The generator blocks on waitForNextMessage() until a user message arrives (or the stop signal is received). It then yields a single SDKUserMessage to the SDK. The SDK processes the message, streams back results through the for-await loop, and eventually returns control to the generator, which blocks again waiting for the next message.

Query Initialization

The SDK is initialized with a single query() call:

const result = query({
  prompt: messageStream(),                    // Streaming input generator
  options: {
    cwd,                                      // Worktree directory
    permissionMode: initialPermissionMode,
    allowDangerouslySkipPermissions: true,
    canUseTool: async () => ({ behavior: "allow" }),
    mcpServers: mergedMcpServers,             // Built-in + .mcp.json + user
    includePartialMessages: true,             // Enable streaming
    tools: { type: "preset", preset: "claude_code" },
    systemPrompt: instructions
      ? { type: "preset", preset: "claude_code", append: instructions }
      : { type: "preset", preset: "claude_code" },
    hooks,                                    // All hooks always enabled
    allowedTools: presetConfig.allowedTools,
    disallowedTools: presetConfig.disallowedTools,
    enableFileCheckpointing: enableCheckpointing,
    outputFormat,                             // Structured output schema
    maxBudgetUsd, maxTurns, maxThinkingTokens,
    model, fallbackModel,
    abortController: sessionAbortController,
    resume: resumeSessionId,
    forkSession,
  },
});

Key options:

includePartialMessages: true enables streaming text events during generation
canUseTool always returns allow — actual permission logic lives in the PreToolUse hooks
allowDangerouslySkipPermissions: true is required because permission mode can change at runtime
The system prompt uses the claude_code preset (built into the SDK) with optional appended instructions from conversation summaries

Hook System

All hooks are always enabled. They provide real-time tracking of every agent activity:

PreToolUse Hooks

AskUserQuestion (24-hour timeout): When Claude uses the AskUserQuestion tool, the hook intercepts it, emits a user_question_request event to the Go backend, and blocks on a Promise until the user responds. The 24-hour timeout gives users unlimited practical time to answer.

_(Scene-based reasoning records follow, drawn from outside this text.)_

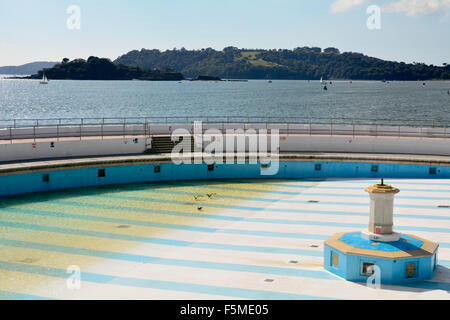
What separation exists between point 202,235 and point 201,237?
222 mm

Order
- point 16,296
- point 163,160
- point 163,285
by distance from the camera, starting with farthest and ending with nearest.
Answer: point 163,160
point 163,285
point 16,296

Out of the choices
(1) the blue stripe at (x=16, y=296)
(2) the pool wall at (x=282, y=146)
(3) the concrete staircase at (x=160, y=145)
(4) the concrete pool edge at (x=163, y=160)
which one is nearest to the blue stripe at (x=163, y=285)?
(1) the blue stripe at (x=16, y=296)

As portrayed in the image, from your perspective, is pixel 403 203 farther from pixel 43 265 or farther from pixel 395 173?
pixel 43 265

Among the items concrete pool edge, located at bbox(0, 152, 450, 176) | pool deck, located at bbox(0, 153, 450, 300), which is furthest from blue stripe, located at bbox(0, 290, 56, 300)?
concrete pool edge, located at bbox(0, 152, 450, 176)


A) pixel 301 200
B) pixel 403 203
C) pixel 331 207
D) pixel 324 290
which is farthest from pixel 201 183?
pixel 324 290

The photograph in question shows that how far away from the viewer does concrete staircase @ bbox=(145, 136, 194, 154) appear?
2769 centimetres

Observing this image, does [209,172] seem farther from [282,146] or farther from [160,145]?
[282,146]

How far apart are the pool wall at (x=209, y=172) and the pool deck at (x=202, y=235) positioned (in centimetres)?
32

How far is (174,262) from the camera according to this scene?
44.8 feet

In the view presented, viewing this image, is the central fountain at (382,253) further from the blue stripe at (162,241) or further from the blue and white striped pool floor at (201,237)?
the blue stripe at (162,241)

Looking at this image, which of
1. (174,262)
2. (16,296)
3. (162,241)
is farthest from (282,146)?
(16,296)

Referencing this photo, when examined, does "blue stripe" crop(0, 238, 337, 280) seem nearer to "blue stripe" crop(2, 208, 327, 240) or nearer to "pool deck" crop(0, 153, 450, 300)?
"pool deck" crop(0, 153, 450, 300)

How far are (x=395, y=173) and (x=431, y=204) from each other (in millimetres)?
5331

ExitPlanMode (24-hour timeout): When Claude uses ExitPlanMode, the hook emits a plan_approval_request event and blocks until the user approves or rejects the plan.

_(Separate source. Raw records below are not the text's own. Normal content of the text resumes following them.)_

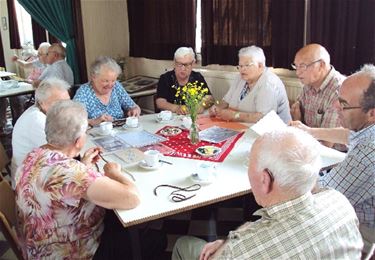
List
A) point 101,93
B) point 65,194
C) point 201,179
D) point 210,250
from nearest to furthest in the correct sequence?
point 210,250 < point 65,194 < point 201,179 < point 101,93

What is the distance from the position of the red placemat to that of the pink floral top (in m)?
0.58

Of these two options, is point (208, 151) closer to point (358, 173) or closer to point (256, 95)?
point (358, 173)

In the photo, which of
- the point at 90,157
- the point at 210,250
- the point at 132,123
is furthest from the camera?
the point at 132,123

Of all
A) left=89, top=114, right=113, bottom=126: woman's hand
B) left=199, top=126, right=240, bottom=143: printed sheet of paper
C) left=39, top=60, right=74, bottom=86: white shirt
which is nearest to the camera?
left=199, top=126, right=240, bottom=143: printed sheet of paper

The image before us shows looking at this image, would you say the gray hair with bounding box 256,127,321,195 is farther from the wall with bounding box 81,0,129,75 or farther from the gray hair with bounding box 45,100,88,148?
the wall with bounding box 81,0,129,75

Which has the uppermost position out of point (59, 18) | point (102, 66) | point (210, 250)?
point (59, 18)

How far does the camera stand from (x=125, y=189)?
145 centimetres

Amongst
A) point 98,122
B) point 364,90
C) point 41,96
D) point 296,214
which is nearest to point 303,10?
point 364,90

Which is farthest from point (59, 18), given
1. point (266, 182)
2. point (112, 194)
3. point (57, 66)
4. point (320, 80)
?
point (266, 182)

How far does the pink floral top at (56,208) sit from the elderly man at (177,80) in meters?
1.65

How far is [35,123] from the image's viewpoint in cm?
207

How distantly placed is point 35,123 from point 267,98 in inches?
60.7

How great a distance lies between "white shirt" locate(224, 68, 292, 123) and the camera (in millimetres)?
2627

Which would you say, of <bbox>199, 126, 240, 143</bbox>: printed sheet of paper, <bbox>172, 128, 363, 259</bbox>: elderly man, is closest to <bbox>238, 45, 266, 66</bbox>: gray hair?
<bbox>199, 126, 240, 143</bbox>: printed sheet of paper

Default (all other tools): Emits a hook_pre_tool event for tracking. For sub-agent tools, also tracks the tool start with the agent ID.

PostToolUse Hook

Tracks tool completion, calculates duration from start time, and emits a hook_post_tool event. For sub-agent tools, emits tool_end with the agent ID.

PostToolUseFailure Hook

Tracks failed tools, emits failure events, and cleans up sub-agent tool tracking.

Other Hooks

Notification — Emits agent_notification events (title, message, type)
SessionStart — Updates currentSessionId, emits session_started
SessionEnd — Emits session_ended with reason
Stop — Emits agent_stop event
SubagentStart — Maps session ID to agent ID for correlation, finds parent Task tool
SubagentStop — Cleans up session-to-agent mapping, emits subagent_stopped

Output Event Types

All events are emitted as JSON lines on stdout via console.log(JSON.stringify(event)):

Lifecycle Events

ready — Process initialized and ready for messages
init — SDK configuration (model, tools, MCP servers, budget config)
session_started / session_ended — Session lifecycle
session_id_update — SDK session ID changed (for resume)
turn_complete — Turn finished, process stays alive for next message
complete — Session ended, process will exit

Content Events

assistant_text — Streamed text content (paragraph-buffered)
thinking_start / thinking_delta / thinking — Extended thinking blocks

Tool Events

tool_start — Tool invocation begins (with params)
tool_end — Tool completed (success/failure, summary, duration)
tool_progress — Elapsed time update for long-running tools

Sub-Agent Events

subagent_started — Child agent spawned (with agentId, agentType, parentToolUseId)
subagent_stopped — Child agent completed

Interactive Events

user_question_request — AskUserQuestion waiting for user input
plan_approval_request — ExitPlanMode waiting for approval
todo_update — TodoWrite tool updated the task list

Result Events

result — Turn summary with cost, usage, stats, success/error status
context_usage — Per-message token counts
context_window_size — Model context window info
compact_boundary — Context compaction occurred

Checkpoint Events

checkpoint_created — File snapshot created (with UUID)
files_rewound — Files restored to checkpoint

State Change Events

model_changed — Model switched via set_model
permission_mode_changed — Permission mode toggled

Error Events

error — Fatal error
auth_error — Authentication failure (user-friendly message)
interrupted — Execution interrupted by user
shutdown — Graceful exit with reason

Text Streaming

The agent runner uses block-level buffering to emit text in readable paragraphs rather than character-by-character:

Text chunks from the SDK accumulate in a blockBuffer string
The buffer is split on double newlines (\n\n) — paragraph breaks
Complete paragraphs are emitted immediately as assistant_text events
The last incomplete paragraph stays in the buffer
If the buffer exceeds 4,096 characters, a force-flush occurs at the nearest newline
At turn boundaries, flushBlockBuffer() emits any remaining text

This approach balances streaming responsiveness with readable output — the frontend receives complete paragraphs rather than individual words.

Sub-Agent Tracking

When Claude spawns child agents via the Task tool, the agent runner tracks them for proper event correlation:

sessionToAgentId Map — Maps sub-agent session IDs to agent IDs. Populated by SubagentStartHook, cleaned up by SubagentStopHook
subagentActiveTools Map — Tracks tools currently executing in sub-agent context, with agentId for UI attribution

The SubagentStart hook also identifies the parent Task tool by iterating through active tools to find the one whose session matches. This parentToolUseId lets the frontend nest sub-agent activity under its parent tool call.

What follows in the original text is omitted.